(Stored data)

┌────────

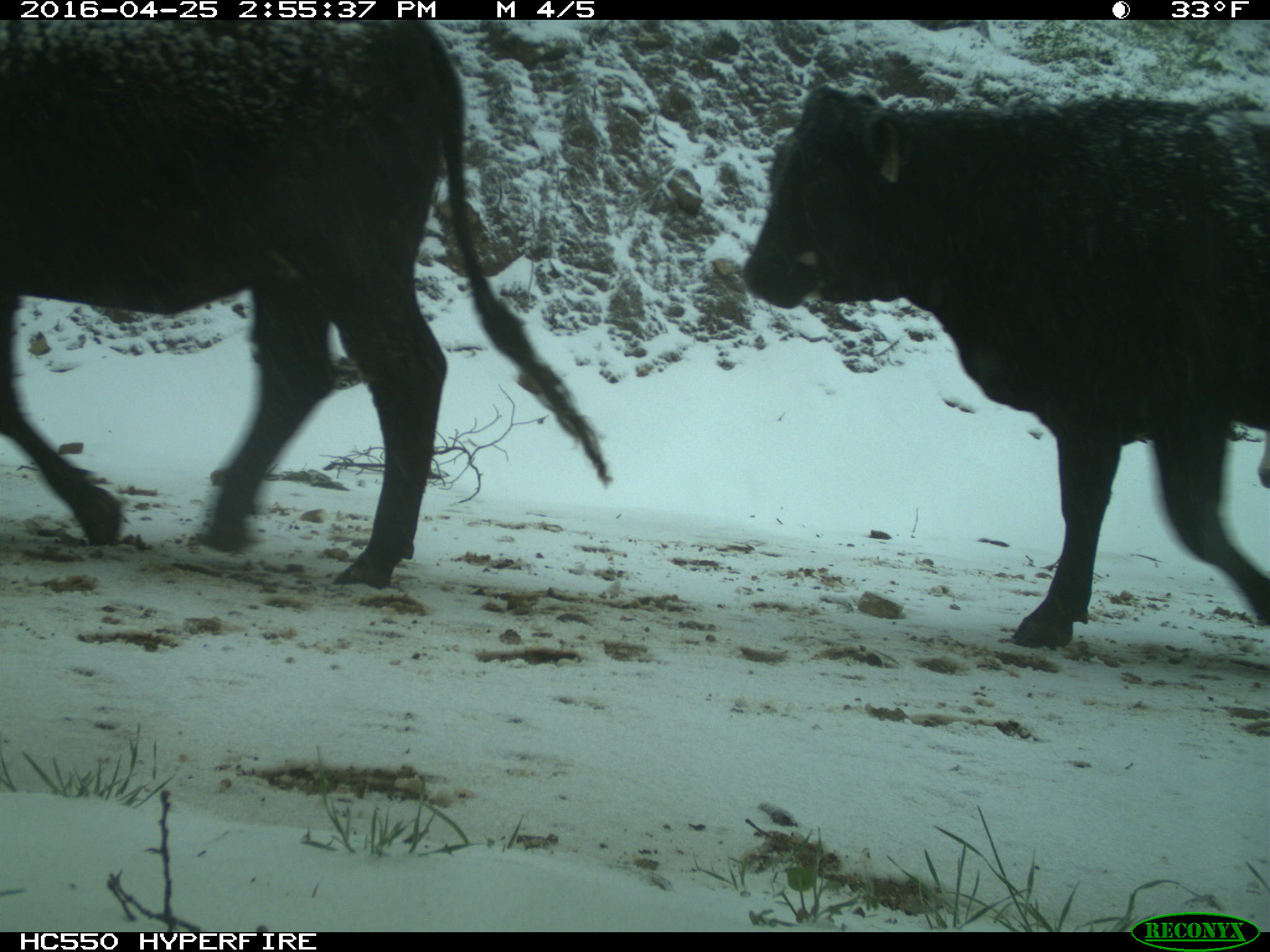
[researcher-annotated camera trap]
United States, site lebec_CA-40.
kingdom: Animalia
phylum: Chordata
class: Mammalia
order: Artiodactyla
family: Bovidae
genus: Bos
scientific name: Bos taurus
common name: domestic cow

└────────

• _Exercise prompt_
All of the data should be returned word for word, with each picture left out.

• _Written solution_
[researcher-annotated camera trap]
United States, site lebec_CA-40.
kingdom: Animalia
phylum: Chordata
class: Mammalia
order: Artiodactyla
family: Bovidae
genus: Bos
scientific name: Bos taurus
common name: domestic cow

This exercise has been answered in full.